I had a political reverie on that train. It was this: the government held elections, encouraged people to vote and appeared to be democratic. The army appeared to be impartial, the newspapers disinterested. And it remained a peasant society, basically underfed and unfree. It must perplex any peasant to be told he is living in a free country, when the facts of his life contradict this. It might be that this does not perplex him; he has every reason to believe, in accordance with the evidence, that democracy is feudal, a bureaucracy run by crooks and trigger-happy vigilantes.

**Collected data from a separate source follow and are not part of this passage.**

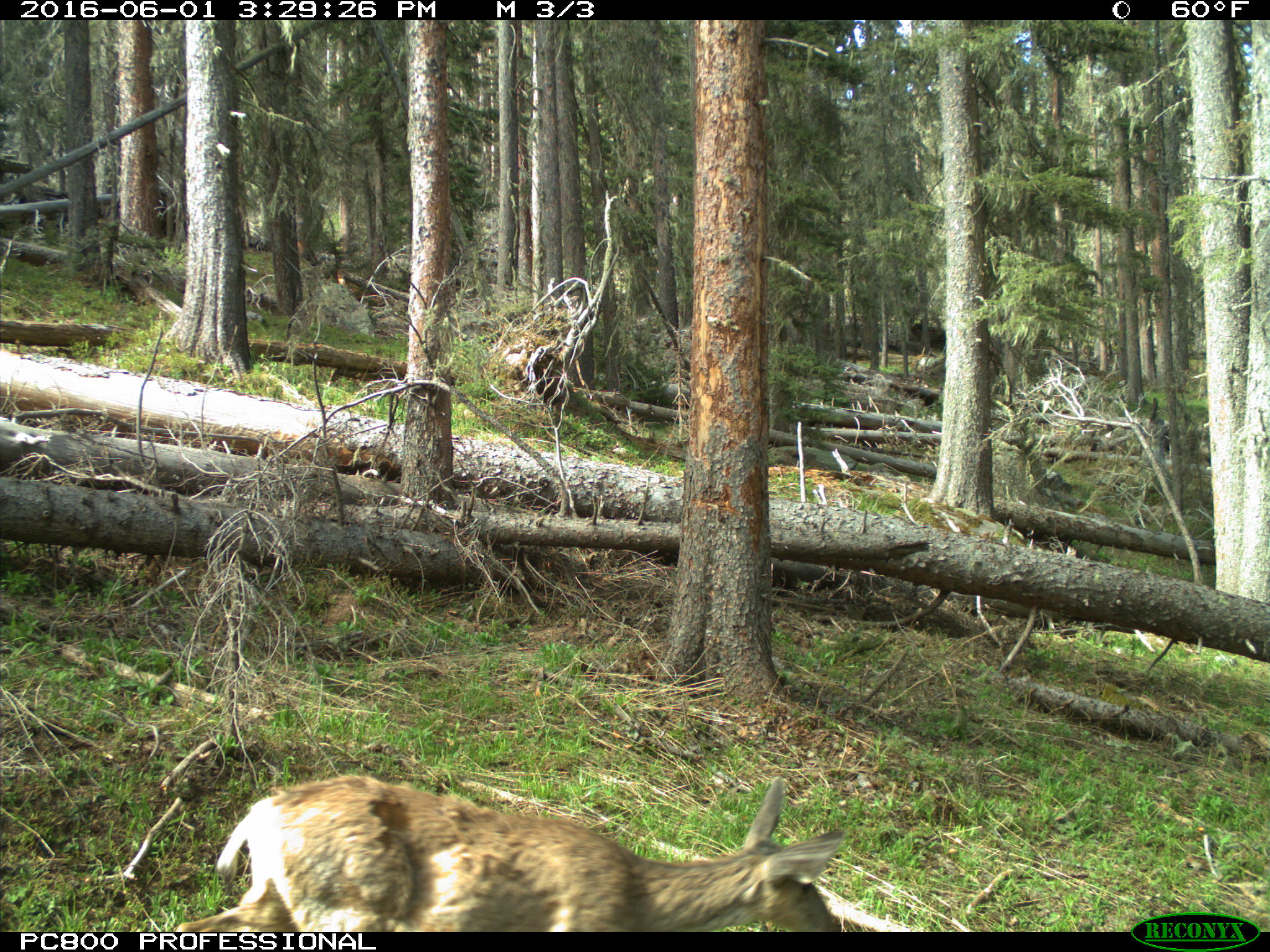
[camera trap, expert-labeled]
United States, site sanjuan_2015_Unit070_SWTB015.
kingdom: Animalia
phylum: Chordata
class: Mammalia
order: Artiodactyla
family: Cervidae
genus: Odocoileus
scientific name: Odocoileus hemionus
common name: mule deer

When one sees a government of the Guatemalan sort professing such high-mindedness in its social aims and producing such mediocre results, one cannot be surprised if the peasant concludes that communism might be an improvement. It was a Latin American sickness: inferior government gave democracy an evil name and left people no option but to seek an alternative. From Guatemala to Argentina, the majority of the countries are run by self-serving tyrannies which are only making the merciless vengeance of anarchy inevitable.”